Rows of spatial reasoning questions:
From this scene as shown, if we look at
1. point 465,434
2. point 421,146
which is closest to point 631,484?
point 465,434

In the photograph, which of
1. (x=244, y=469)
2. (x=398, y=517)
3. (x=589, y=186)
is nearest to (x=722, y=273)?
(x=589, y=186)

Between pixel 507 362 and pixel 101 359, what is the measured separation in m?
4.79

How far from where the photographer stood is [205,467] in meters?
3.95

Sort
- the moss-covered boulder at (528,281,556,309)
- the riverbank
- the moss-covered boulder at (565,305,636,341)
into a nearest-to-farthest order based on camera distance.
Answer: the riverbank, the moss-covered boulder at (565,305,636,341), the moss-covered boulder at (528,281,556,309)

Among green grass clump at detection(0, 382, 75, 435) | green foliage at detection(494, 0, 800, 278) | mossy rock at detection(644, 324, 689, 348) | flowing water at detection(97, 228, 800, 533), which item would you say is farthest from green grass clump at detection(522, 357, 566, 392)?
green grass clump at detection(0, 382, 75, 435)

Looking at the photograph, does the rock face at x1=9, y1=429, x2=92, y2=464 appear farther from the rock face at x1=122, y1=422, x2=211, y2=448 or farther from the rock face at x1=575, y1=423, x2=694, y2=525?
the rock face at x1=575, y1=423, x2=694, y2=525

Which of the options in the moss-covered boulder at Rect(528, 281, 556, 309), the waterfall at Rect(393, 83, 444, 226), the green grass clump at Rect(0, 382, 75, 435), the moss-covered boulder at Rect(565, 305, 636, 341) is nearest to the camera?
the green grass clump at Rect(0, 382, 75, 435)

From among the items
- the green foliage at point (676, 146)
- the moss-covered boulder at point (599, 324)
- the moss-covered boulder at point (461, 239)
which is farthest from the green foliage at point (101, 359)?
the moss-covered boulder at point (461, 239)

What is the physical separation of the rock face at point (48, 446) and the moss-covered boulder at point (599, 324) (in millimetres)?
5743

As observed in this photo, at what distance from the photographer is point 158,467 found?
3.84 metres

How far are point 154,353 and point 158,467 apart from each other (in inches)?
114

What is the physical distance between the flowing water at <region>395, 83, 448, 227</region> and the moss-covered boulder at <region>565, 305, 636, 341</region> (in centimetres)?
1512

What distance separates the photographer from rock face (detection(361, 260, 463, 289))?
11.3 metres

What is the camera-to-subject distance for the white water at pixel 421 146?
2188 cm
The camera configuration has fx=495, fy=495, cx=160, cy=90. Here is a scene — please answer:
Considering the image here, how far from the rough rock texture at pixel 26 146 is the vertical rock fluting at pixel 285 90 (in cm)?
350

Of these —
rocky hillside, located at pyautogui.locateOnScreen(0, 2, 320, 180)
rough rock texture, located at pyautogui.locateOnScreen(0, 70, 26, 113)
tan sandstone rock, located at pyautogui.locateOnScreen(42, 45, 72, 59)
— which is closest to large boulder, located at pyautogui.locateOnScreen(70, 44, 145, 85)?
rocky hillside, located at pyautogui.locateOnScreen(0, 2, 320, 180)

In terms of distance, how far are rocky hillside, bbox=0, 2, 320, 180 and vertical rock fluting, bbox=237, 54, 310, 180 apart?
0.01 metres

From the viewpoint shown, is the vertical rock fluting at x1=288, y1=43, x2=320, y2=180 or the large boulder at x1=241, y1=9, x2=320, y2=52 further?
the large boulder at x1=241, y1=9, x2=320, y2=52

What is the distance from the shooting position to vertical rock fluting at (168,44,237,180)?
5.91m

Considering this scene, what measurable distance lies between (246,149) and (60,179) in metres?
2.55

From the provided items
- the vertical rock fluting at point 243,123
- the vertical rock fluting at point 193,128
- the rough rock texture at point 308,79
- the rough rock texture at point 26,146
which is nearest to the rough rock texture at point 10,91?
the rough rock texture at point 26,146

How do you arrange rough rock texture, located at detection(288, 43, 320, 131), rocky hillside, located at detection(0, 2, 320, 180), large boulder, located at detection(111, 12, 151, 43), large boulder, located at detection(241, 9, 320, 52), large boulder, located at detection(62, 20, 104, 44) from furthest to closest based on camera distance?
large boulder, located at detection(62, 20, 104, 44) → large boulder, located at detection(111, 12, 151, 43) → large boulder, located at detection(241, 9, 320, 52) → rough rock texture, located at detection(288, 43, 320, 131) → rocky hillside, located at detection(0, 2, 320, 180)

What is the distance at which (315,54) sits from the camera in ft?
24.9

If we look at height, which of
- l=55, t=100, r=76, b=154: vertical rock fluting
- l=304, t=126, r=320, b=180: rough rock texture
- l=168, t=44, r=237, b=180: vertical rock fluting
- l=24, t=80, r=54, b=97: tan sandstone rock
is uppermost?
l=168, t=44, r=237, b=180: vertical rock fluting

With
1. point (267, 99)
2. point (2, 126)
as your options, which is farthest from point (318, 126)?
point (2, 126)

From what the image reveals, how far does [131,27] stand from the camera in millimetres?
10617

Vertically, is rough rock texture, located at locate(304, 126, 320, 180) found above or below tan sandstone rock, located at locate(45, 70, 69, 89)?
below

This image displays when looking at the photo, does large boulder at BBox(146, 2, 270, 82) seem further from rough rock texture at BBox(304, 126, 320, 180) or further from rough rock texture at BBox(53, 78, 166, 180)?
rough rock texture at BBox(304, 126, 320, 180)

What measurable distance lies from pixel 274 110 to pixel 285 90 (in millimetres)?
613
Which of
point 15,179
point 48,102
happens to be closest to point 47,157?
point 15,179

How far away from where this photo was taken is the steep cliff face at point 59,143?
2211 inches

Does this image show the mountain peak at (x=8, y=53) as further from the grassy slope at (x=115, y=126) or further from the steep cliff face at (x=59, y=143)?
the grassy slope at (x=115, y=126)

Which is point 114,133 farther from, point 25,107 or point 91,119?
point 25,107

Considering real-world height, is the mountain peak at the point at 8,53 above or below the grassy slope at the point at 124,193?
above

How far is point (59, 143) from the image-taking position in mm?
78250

THE REQUEST: In all the rows above, rename "photographer" to "camera operator" and reproduce them with everything else unchanged.

WRITTEN RESPONSE:
From this scene as shown, if we look at
1. point 465,434
2. point 421,146
which is closest to point 631,484?
point 465,434

In the photograph, which of
1. (x=244, y=469)
2. (x=398, y=517)
3. (x=589, y=186)
is nearest to (x=722, y=273)?
(x=589, y=186)

Between pixel 507 362 and pixel 101 359, what is the measured separation in m?
4.79

How far from where the camera operator stood is [205,467] in meters?
3.95

Sort
- the moss-covered boulder at (528,281,556,309)
- the riverbank
- the moss-covered boulder at (565,305,636,341)
into a nearest-to-farthest order based on camera distance.
Answer: the riverbank, the moss-covered boulder at (565,305,636,341), the moss-covered boulder at (528,281,556,309)

Among green grass clump at detection(0, 382, 75, 435) | green foliage at detection(494, 0, 800, 278) | mossy rock at detection(644, 324, 689, 348) | flowing water at detection(97, 228, 800, 533), which item would you say is farthest from green grass clump at detection(522, 357, 566, 392)?
green grass clump at detection(0, 382, 75, 435)

Looking at the photograph, does the rock face at x1=9, y1=429, x2=92, y2=464 appear farther from the rock face at x1=122, y1=422, x2=211, y2=448 or farther from the rock face at x1=575, y1=423, x2=694, y2=525?
the rock face at x1=575, y1=423, x2=694, y2=525

Which of the options in the moss-covered boulder at Rect(528, 281, 556, 309), the waterfall at Rect(393, 83, 444, 226), the green grass clump at Rect(0, 382, 75, 435), the moss-covered boulder at Rect(565, 305, 636, 341) is nearest to the camera?
the green grass clump at Rect(0, 382, 75, 435)

From among the items
- the green foliage at point (676, 146)
- the moss-covered boulder at point (599, 324)
- the moss-covered boulder at point (461, 239)
which is farthest from the green foliage at point (101, 359)?
the moss-covered boulder at point (461, 239)

What is the physical separation of the rock face at point (48, 446) and the moss-covered boulder at point (599, 324) (in millimetres)?
5743

As observed in this photo, at what distance from the camera operator is point 158,467 found?
3.84 metres

How far are point 154,353 and point 158,467 apart from each other (in inches)?
114

What is the physical distance between the flowing water at <region>395, 83, 448, 227</region> and the moss-covered boulder at <region>565, 305, 636, 341</region> (in centimetres)?
1512

What distance separates the camera operator from rock face (detection(361, 260, 463, 289))?
11.3 metres

What is the camera-to-subject distance for the white water at pixel 421 146?
2188 cm
The camera configuration has fx=495, fy=495, cx=160, cy=90. Here is a scene — please answer:
Considering the image here, how far from the rough rock texture at pixel 26 146 is the vertical rock fluting at pixel 285 90 (in cm)?
350

Of these —
rocky hillside, located at pyautogui.locateOnScreen(0, 2, 320, 180)
rough rock texture, located at pyautogui.locateOnScreen(0, 70, 26, 113)
tan sandstone rock, located at pyautogui.locateOnScreen(42, 45, 72, 59)
— which is closest to large boulder, located at pyautogui.locateOnScreen(70, 44, 145, 85)?
rocky hillside, located at pyautogui.locateOnScreen(0, 2, 320, 180)

In terms of distance, how far are rocky hillside, bbox=0, 2, 320, 180 and vertical rock fluting, bbox=237, 54, 310, 180 apart?
0.01 metres

From the viewpoint shown, is the vertical rock fluting at x1=288, y1=43, x2=320, y2=180 or the large boulder at x1=241, y1=9, x2=320, y2=52 further?
the large boulder at x1=241, y1=9, x2=320, y2=52

What is the distance from the shooting position to vertical rock fluting at (168,44,237,180)?
5.91m

Considering this scene, what measurable distance lies between (246,149) and (60,179) in metres?
2.55

From the provided items
- the vertical rock fluting at point 243,123
- the vertical rock fluting at point 193,128
- the rough rock texture at point 308,79
- the rough rock texture at point 26,146
which is nearest to the rough rock texture at point 10,91?
the rough rock texture at point 26,146

How do you arrange rough rock texture, located at detection(288, 43, 320, 131), rocky hillside, located at detection(0, 2, 320, 180), large boulder, located at detection(111, 12, 151, 43), large boulder, located at detection(241, 9, 320, 52), large boulder, located at detection(62, 20, 104, 44) from furthest to closest based on camera distance?
large boulder, located at detection(62, 20, 104, 44) → large boulder, located at detection(111, 12, 151, 43) → large boulder, located at detection(241, 9, 320, 52) → rough rock texture, located at detection(288, 43, 320, 131) → rocky hillside, located at detection(0, 2, 320, 180)

What is the distance at which (315,54) sits from the camera in ft?
24.9

If we look at height, which of
- l=55, t=100, r=76, b=154: vertical rock fluting
- l=304, t=126, r=320, b=180: rough rock texture
- l=168, t=44, r=237, b=180: vertical rock fluting
- l=24, t=80, r=54, b=97: tan sandstone rock
is uppermost?
l=168, t=44, r=237, b=180: vertical rock fluting

With
1. point (267, 99)
2. point (2, 126)
as your options, which is farthest from point (318, 126)?
point (2, 126)

From what the image reveals, how far does [131,27] stand from the camera in millimetres?
10617

Vertically, is rough rock texture, located at locate(304, 126, 320, 180) found above or below tan sandstone rock, located at locate(45, 70, 69, 89)?
below

This image displays when looking at the photo, does large boulder at BBox(146, 2, 270, 82) seem further from rough rock texture at BBox(304, 126, 320, 180) or further from rough rock texture at BBox(53, 78, 166, 180)?
rough rock texture at BBox(304, 126, 320, 180)

What measurable distance lies from pixel 274 110 to pixel 285 90 (in millimetres)?
613
Which of
point 15,179
point 48,102
happens to be closest to point 47,157?
point 15,179

How far away from where this photo was taken is the steep cliff face at point 59,143?
2211 inches

Does this image show the mountain peak at (x=8, y=53) as further from the grassy slope at (x=115, y=126) or further from the steep cliff face at (x=59, y=143)?
the grassy slope at (x=115, y=126)

Which is point 114,133 farther from, point 25,107 or point 91,119?
point 25,107

Considering real-world height, is the mountain peak at the point at 8,53 above or below the grassy slope at the point at 124,193?
above

How far is point (59, 143) from the image-taking position in mm?
78250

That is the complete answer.